Community colleges changes lives
During my 33 years in higher education, I have had the opportunity to work at community colleges, a four-year public institution and a four-year private institution. I have been proud of each of them; but I can say without hesitation that community colleges, like Fulton-Montgomery Community College, change lives more than any other type of educational institution.
I’ve seen it. Four-year institutions admit students who meet certain entrance requirements. So from the very beginning, four-year institutions are selecting students that they believe will be successful at their college. (Even then, public higher education institutions have about a 55 percent graduation rate.) While there are support services at four-year institutions to help students with their studies, there is a much greater sense that the student is on his/her own to complete the work or not.
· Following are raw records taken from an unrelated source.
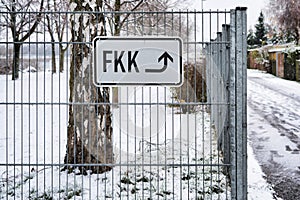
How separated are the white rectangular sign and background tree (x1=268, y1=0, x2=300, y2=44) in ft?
93.4

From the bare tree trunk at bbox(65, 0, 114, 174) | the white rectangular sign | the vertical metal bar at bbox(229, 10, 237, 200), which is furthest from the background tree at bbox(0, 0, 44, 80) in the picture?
the vertical metal bar at bbox(229, 10, 237, 200)

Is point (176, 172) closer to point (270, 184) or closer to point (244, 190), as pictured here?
point (270, 184)

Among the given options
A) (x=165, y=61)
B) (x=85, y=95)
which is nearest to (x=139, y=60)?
(x=165, y=61)

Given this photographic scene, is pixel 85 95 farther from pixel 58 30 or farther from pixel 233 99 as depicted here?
pixel 233 99

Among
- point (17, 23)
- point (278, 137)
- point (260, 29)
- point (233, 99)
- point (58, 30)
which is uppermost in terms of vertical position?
point (260, 29)

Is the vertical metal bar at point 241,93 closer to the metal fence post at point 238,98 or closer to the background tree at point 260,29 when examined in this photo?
the metal fence post at point 238,98

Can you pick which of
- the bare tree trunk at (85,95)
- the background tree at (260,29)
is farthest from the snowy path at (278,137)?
the background tree at (260,29)

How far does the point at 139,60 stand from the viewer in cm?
414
Community colleges have an open admission policy. That does not mean that the college work is unchallenging or that graduating is easier. It means that community colleges are colleges of opportunity. They accept students where they are in their educational journey and provide the resources for students to be successful. Completing the work is up to each student. However, there is a great deal of encouragement and support along the way.
Community colleges see students from a variety of backgrounds, with diverse academic abilities and from a wide range of socio-economic means. While four-year institutions may see some students from these backgrounds, clearly not in the numbers seen at community colleges. My point here is that students selected by four-year institutions are often more prepared for college academically, financially and socially. More often, they have parents who attended college and many of these students would likely be successful at any college they attended.
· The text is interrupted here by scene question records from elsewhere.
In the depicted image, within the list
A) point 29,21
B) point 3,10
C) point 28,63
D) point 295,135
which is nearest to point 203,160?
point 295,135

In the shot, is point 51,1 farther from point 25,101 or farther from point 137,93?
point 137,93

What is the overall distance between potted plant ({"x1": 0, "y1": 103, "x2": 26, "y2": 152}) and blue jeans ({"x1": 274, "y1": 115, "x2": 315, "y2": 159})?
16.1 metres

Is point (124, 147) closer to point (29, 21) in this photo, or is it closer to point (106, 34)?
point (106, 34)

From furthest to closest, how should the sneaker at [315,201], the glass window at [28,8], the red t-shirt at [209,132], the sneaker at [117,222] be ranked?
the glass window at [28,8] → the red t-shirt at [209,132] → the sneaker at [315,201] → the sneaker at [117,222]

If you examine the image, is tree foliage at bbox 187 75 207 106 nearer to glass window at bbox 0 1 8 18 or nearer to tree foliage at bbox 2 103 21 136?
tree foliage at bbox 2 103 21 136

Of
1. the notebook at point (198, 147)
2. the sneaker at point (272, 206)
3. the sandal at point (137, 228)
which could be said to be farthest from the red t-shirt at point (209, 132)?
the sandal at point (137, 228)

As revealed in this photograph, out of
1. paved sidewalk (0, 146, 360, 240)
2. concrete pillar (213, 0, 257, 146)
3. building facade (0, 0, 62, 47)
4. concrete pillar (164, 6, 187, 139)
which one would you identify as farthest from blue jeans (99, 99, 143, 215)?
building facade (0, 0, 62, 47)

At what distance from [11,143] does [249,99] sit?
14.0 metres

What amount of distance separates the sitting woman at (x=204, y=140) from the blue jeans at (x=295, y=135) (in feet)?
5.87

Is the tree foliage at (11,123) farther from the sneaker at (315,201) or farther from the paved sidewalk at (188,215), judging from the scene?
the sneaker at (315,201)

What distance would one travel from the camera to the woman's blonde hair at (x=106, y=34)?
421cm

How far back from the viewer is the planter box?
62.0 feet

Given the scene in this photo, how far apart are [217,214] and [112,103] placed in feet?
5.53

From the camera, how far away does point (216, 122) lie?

At community colleges, we also have students who would be successful anywhere. However, we see many students for whom, often due to life circumstances, a community college is their only hope for success. It is these students to which I refer that community colleges change lives. I have seen students who struggled through high school but get to our campus and flourish. I have seen students whose parents have alcohol and drug problems and the community colleges is their path to a better life. I’ve seen students who discover their passion on our campus and turn their lives from a downward spiral to an upward trajectory.
At the end of each academic year we have several celebrations on campus for students who are graduating. During these celebrations, students often tell their stories regarding some of the challenges they have had to face while trying to get a degree. You cannot help but shed a tear for some of these students out of empathy and pride as they accept their certificates and diplomas.
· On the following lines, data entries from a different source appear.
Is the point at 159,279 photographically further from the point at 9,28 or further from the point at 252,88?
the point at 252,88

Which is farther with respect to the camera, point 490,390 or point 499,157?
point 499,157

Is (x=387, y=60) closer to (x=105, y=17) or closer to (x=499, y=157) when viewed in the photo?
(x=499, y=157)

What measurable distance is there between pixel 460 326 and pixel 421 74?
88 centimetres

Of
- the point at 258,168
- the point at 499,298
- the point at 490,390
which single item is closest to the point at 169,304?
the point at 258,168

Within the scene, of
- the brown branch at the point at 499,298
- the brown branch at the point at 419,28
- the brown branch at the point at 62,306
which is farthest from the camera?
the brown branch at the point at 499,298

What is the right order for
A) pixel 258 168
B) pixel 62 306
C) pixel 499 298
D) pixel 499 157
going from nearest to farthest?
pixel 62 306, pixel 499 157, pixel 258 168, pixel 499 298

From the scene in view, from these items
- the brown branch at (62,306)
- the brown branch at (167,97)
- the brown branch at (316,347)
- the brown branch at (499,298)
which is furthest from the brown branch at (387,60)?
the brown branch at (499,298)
Community colleges see students with strong academic skills and those for whom academics has been a struggle. This diverse population creates and environment where students can see others, like themselves, with similar ambitions and struggles. They often learn that even those whom they thought had it easy, often faced challenges as well. FM lifts all of them to new heights and puts them on a path to success. We are very lucky to have the opportunity to touch the lives of so many, for such good.